- [SELECTED EXTRACT]
====

Super CSV / Discussion / Open Discussion: Reading Objects using (I)CsvListReader

Reiner Saddey - 2008-01-19

I don't want the overhead of maps, but I still require Objects to be read. That's something (I)CsvListReader does not offer.

Easy job, I thought - but I was wrong.

I extended both (I)CsvListReader interface and implementation and ran into a problem when implementing public List<? super Object> readObjetcs( final CellProcessor[] processors ) throws IOException.

Although the field tokenizer (from AbstractCsvReader) is accessible due to its protected qualifier, it still cannot be used, as its type ITokenizer is package private to org.supercsv.io.

I'll work-around by either...
1. moving my implementation to org.supercsv.io, or
2. casting tokenizer to a (public) implementation Tokenizer.

Both ways, I'm not quite happy producing bad-styled code.

Protected interfaces can only be declared within classes and I doubt AbstractCsvReader would be a viable option. But still, what's the point of keeping ITokenizer package private and at the same time publishing its implementation? My vote goes for changing ITokinzer to public. Although this might create outside dependencies, it's not worse than using ( ( Tokenizer )tokenizer ).xxx in the first place.

====

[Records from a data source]

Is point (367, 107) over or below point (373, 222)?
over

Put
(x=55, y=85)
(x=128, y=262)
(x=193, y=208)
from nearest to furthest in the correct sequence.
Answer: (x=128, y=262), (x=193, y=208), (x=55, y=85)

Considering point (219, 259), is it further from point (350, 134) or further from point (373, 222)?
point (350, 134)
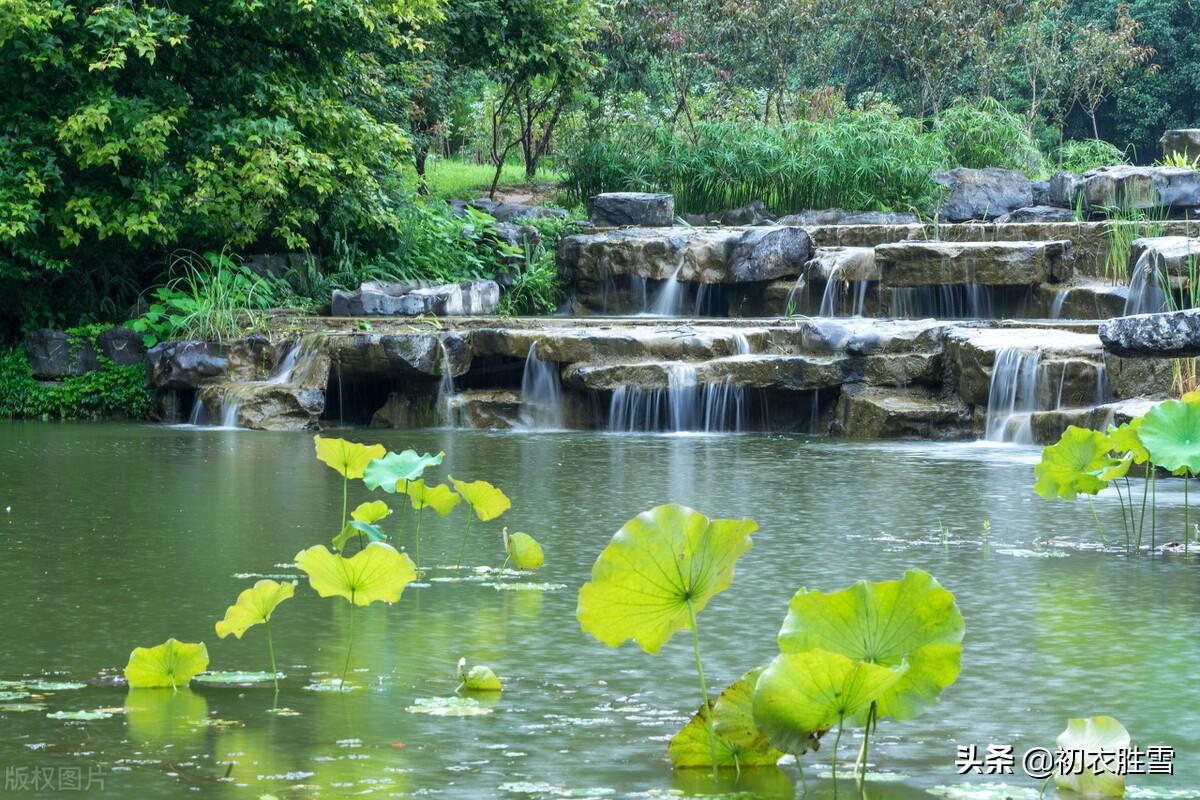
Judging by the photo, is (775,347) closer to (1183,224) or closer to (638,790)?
(1183,224)

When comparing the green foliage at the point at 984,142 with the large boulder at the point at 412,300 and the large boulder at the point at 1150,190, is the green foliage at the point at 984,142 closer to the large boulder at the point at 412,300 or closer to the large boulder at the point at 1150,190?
the large boulder at the point at 1150,190

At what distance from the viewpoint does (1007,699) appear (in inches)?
116

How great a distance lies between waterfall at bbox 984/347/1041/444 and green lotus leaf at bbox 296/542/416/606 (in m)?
7.30

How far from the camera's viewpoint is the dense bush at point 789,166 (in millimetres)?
18266

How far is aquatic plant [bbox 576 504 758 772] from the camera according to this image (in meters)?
2.31

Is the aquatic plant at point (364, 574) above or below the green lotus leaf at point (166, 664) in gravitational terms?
above

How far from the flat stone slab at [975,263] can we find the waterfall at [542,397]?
3.71 meters

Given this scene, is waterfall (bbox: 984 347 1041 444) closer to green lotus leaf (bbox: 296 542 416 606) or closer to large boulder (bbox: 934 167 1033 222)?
green lotus leaf (bbox: 296 542 416 606)

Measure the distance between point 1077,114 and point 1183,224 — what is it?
24.1 metres

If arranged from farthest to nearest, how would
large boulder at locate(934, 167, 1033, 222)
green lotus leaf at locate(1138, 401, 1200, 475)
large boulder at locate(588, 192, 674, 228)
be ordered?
large boulder at locate(934, 167, 1033, 222) < large boulder at locate(588, 192, 674, 228) < green lotus leaf at locate(1138, 401, 1200, 475)

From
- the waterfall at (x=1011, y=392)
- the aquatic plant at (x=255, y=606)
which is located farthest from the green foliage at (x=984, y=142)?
the aquatic plant at (x=255, y=606)

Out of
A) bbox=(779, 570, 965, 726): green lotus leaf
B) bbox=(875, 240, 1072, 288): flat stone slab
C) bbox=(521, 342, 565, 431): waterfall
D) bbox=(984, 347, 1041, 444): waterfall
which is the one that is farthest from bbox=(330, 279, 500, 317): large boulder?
bbox=(779, 570, 965, 726): green lotus leaf

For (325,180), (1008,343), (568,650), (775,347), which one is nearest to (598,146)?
(325,180)

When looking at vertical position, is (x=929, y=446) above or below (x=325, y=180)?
below
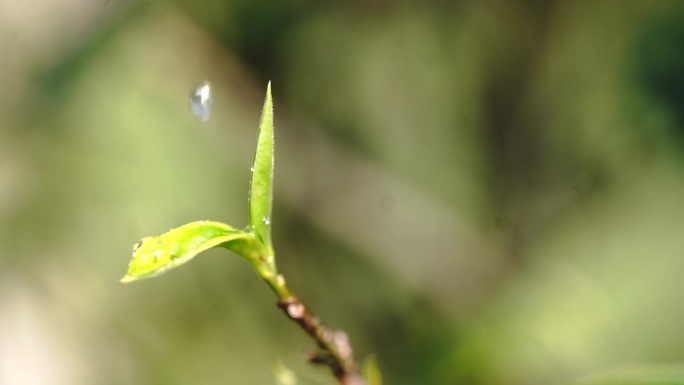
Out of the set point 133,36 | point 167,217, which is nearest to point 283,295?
point 167,217

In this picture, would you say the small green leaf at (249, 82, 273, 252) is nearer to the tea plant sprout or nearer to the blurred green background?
the tea plant sprout

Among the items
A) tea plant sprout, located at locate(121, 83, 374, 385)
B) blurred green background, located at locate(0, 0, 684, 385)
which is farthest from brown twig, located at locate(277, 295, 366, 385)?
blurred green background, located at locate(0, 0, 684, 385)

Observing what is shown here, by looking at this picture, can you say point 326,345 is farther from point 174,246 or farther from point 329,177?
point 329,177

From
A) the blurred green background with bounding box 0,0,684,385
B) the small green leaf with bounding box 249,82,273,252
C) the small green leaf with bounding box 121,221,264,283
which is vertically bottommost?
the small green leaf with bounding box 121,221,264,283

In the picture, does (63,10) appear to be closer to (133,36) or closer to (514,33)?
(133,36)

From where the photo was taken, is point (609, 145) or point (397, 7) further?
point (397, 7)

====

Answer these questions about the Super CSV discussion post.
1. Which interface and implementation did the poster extend?
2. Which package is the type ITokenizer package private to?
3. What are the two work-arounds the poster lists?

- [FINISHED TASK]
1. (I)CsvListReader
2. org.supercsv.io
3. Moving the implementation to org.supercsv.io, or casting tokenizer to the public implementation Tokenizer.